Vertical flipping formulas are depicted in Equations (7) and (8).
Rotation:
The image is rotated right or left on an axis between [0–360] degree for rotation augmentations. The rotation degree parameter significantly impacts the safety of rotation augmentations. Outside of the rotating area, pixels are be filled with 0, and the formula of rotation is given in Equation (9).

$R = [\begin{matrix} c o s (q) & s i n (q) & 0 \\ - s i n (q) & c o s (q) & 0 \\ 0 & 0 & 1 \end{matrix}]$

(9)

where q specifies the angle of rotation.
Translation:
To avoid data-position bias, shifting the image left, right, up, or down is a valuable adjustment, so the neural network looks everywhere in the image to capture it. The original image is translated into the [0–255] value range.

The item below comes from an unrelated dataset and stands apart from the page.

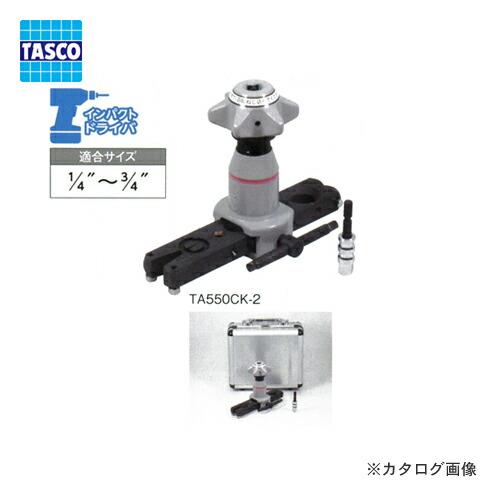 TA550CK-2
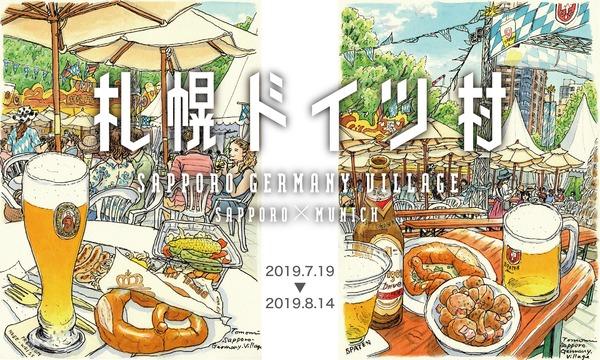 さっぽろ大通ビアガーデン『札幌ドイツ村』2019 イベント画像1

$t = [\begin{matrix} 1 & 0 & 0 \\ 0 & 1 & 0 \\ t_{x} & t_{y} & 1 \end{matrix}]$

(10)

where in Equation (10), $t_{x}$ specifies the displacement along the x axis, and $t_{y}$ specifies the displacement along the y axis.
Noise added:
Noise is an exciting augmentation technique; noise injection injects a matrix of random values usually drawn from a Gaussian distribution. Stochastic data expansion is applied when the neural network sees the same image, which is slightly different. This difference can be seen as adding noise to the data sample and letting the neural network learn generalized features rather than overfitting the dataset.

4.4. Transfer Learning

Transfer learning techniques are used to improve the performance of machine learning algorithms using labeled data. TL efforts learn and apply one or more source tasks to enhance learning in related fields. It has been studied as a machine learning process to solve problems. TL includes pre-training models that have already been trained on large datasets and models that have been retrained at several levels of the model on a small training set. The initial layer of the pre-training network will be changed if necessary. You can use the final layer of the model’s fine-tuning parameters to learn the capabilities of the new dataset [31]. According to the new task, models that have already been trained will be retrained with a smaller new dataset, and the model weights will be modified. Newly developed neural networks parameters are not built from scratch. The DL algorithm can achieve higher functionality or performance for many problems, but they need a lot of data for training time.

As a result, it can be helpful to reuse pre-trained models for similar tasks. We used two pre-trained models named inceptionV3 and Xception. The PET bottle dataset is used to fine-tune the models once they have been pre-trained with the ImageNet dataset [32]. The most common method for fine-tuning is to delete the last completely connected layer of pre-trained CNN models and replace it with a new fully connected layer (the same size as the number of classes in our dataset). Our PET bottle dataset contains six categories. Finally, the suggested method meets the goal of providing excellent classification results with a small dataset.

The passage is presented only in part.